Skip to main content

Module 4 – Storage Engineering

LVM, Partitions & Capacity Discipline

Disks Are Not Infinite

Infrastructure does not fail because of Kubernetes. It fails because:

  • Root partition fills up
  • Logs grow uncontrollably
  • Databases consume unexpected space
  • Volumes cannot be extended without downtime
  • Storage layout was never designed — just accepted

Storage must be engineered, not accepted as default.

1. Storage Architecture Overview

Modern enterprise Linux systems use a layered storage model:

Physical Disk (/dev/sda)

Partition (/dev/sda2)

Physical Volume (PV)

Volume Group (VG)

Logical Volume (LV)

Filesystem (ext4/xfs)

If you do not understand this chain, you cannot safely extend storage under pressure. Each layer serves a purpose — skipping the understanding creates incidents.

2. Why LVM Matters

Without LVM:

  • Partition sizes are fixed at install time
  • Resizing requires unmounting and risks data loss
  • Adding capacity requires planning downtime

With LVM:

  • Logical volumes grow without unmounting
  • Storage can be added dynamically from new disks
  • Capacity planning becomes flexible and safe

LVM introduces an abstraction layer between physical disks and filesystems. That abstraction is what enables production-grade storage operations without downtime.

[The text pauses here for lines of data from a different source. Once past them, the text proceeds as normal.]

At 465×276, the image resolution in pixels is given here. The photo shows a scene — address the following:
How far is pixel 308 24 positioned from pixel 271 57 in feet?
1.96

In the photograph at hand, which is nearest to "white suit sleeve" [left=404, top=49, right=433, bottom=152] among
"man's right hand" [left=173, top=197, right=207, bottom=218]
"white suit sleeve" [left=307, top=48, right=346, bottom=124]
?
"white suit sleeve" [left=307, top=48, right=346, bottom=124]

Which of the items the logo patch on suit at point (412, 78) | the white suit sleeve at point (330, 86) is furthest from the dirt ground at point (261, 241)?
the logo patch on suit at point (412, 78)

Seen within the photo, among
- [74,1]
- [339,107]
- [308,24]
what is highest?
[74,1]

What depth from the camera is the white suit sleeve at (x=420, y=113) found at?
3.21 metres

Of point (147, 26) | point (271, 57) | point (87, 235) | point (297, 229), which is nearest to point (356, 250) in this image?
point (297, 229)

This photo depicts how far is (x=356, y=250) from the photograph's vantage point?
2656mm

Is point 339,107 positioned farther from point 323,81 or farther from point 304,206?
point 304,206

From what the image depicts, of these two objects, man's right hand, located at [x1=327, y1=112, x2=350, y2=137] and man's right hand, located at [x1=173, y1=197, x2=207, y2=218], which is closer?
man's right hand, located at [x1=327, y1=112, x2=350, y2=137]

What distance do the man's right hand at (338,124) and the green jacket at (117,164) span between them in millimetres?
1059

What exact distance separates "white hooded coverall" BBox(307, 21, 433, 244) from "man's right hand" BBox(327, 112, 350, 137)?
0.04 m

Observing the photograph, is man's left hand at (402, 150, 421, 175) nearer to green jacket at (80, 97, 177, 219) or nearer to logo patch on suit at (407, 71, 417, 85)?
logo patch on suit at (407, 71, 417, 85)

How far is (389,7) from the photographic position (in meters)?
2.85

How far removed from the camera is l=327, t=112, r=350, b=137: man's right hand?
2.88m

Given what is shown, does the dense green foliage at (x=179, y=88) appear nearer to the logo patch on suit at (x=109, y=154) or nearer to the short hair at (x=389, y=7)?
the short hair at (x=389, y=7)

3. Inspecting Your Current Storage

Before making any changes, understand what you have.

Terminal
# List all block devices and their relationships
lsblk

# Check filesystem usage
df -h

# Inspect LVM physical volumes
sudo pvs

# Inspect LVM volume groups
sudo vgs

# Inspect LVM logical volumes
sudo lvs

Do not proceed until you can answer:

  • Which device holds the root filesystem?
  • Is LVM currently in use?
  • How much free space exists in the volume group?

4. Designing a Better Storage Layout

Default installations place everything under /. This is acceptable for basic systems — not acceptable for engineered infrastructure.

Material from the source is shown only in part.